The fact that not everyone has access to the technology could create another level of distinction between social and ethnic groups.
"One thing we have to think about is that this technology is more than likely restricted to people who have the money to get it," Hardt says. "Are we going to now see babies born with genetic disorders limited to those who are poor because the wealthy can screen out the disease, so we’ll be widening another gap between the rich and the poor? Will we see a browning of Down syndrome, where it becomes a genetic disorder of people of color because that follows the economic disparities in our society?"
Morris says the typical cost for in-vitro fertilization at his agency is $10,500. Depending on the genetic screening and number of tests involved in the PDG process, that cost could increase by several thousand dollars.
The Lesters are by no means rich. In fact, their insurance covered the $6,500 cost of the PGD process, Jennifer says.
"The cost of one blood transfusion far outweighs the cost of genetic testing," she explains.
Further, as a parent facing the painful decision of whether to remain childless, bring a sick child into the world or screen out for the disease, having a healthy baby is the obvious choice and ethical choice.
Because Palcu and her husband John were aware of the 50 percent chance their child would have or carry the disease, they felt bound to prevent it.

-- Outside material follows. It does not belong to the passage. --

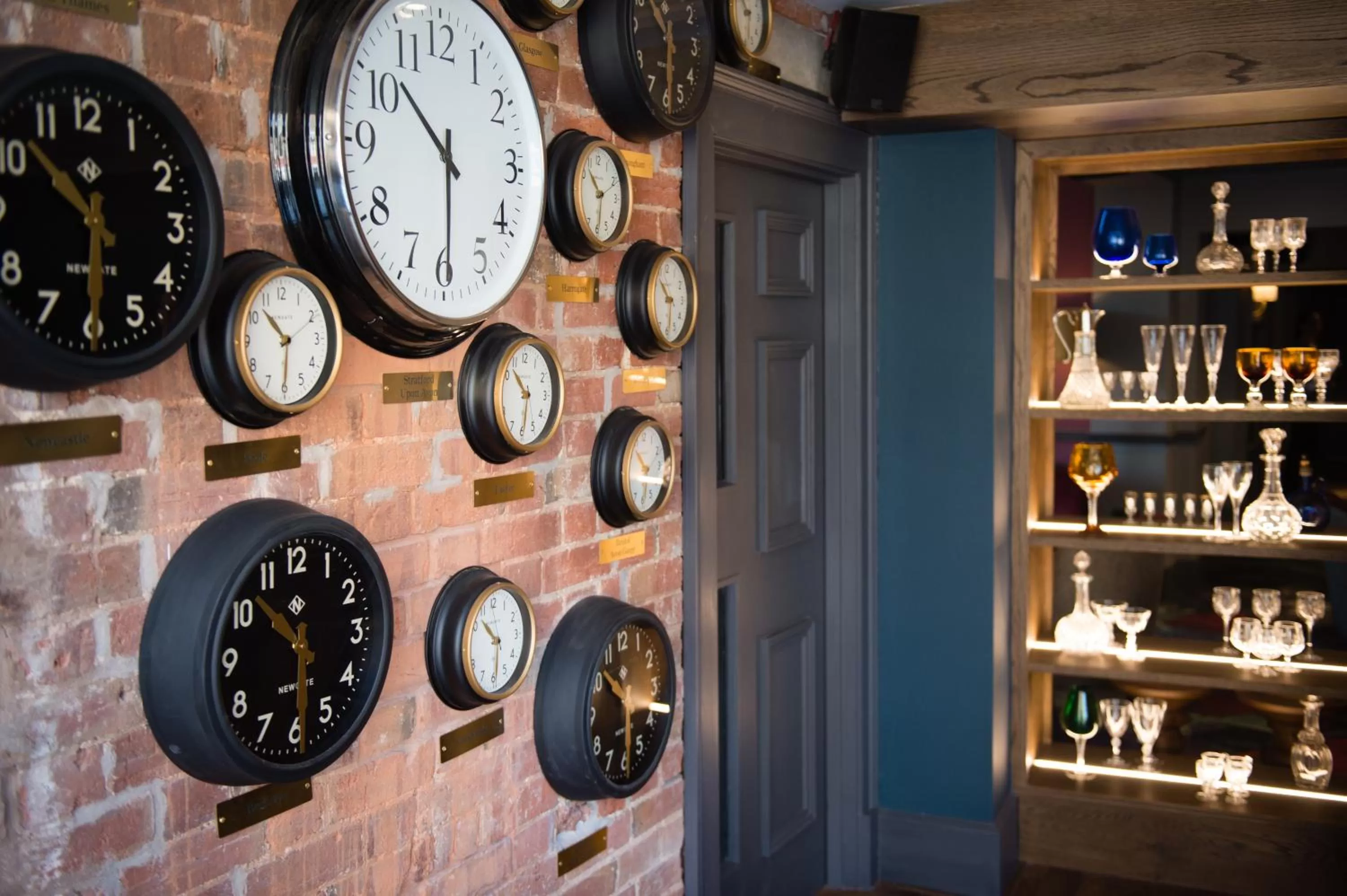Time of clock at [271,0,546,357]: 10:30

"We didn’t even consider having a baby naturally because of this disease," Vanessa says. "Because we were aware of that situation, we were not comfortable with the idea of putting a child through this."

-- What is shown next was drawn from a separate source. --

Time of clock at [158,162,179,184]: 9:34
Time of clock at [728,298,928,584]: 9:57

Brian Lester says: "It would be one thing if you could have kids and they would be fine, but it’s not like we could have kids on our own and ensure they would not have the disease."
The Lesters and Palcus, neither of whom feel their children are designer babies, could have delved further into that complex realm by choosing gender or by asking their doctor to look for other genetic abnormalities.
"There are other things that could happen to Abby, and some of those things you just have to take on," Jennifer says.
"The designer baby thing boggles my mind—I can’t imagine being so fussy as to want a certain hair or eye color. But, as a parent, it makes sense to avoid having to watch your child bleed to death."
Screening for disease: how it works
1. Through a simple blood test, the DNA of the affected parent and grandparent, if available, is analyzed to determine the characteristics of the affected gene.
2. The mother receives fertility treatments, hormones called gonadotropins, to stimulate ovulation.
3. Mother’s eggs, or oocytes, are retrieved—between 10 and 20 per cycle—by passing a hollow needle, which is guided by a vaginal ultrasound probe, through the wall of the vagina into the ovary.
4. Father’s sperm is collected.
5. Each viable egg is injected with a single sperm.
6. The following day, injected eggs are inspected to determine which have fertilized.
7. When the embryos become blastomeres, which are clusters of eight identical cells, one or two cells are removed during a blastomere biopsy and undergo genetic testing. These tests include looking for the same genetic abnormalities present in the affected parent or sex selection.
8. Five days after fertilization, two to three of the healthiest, non-affected embryos, now comprised of hundreds of cells and called blastocysts, are transferred to the uterus.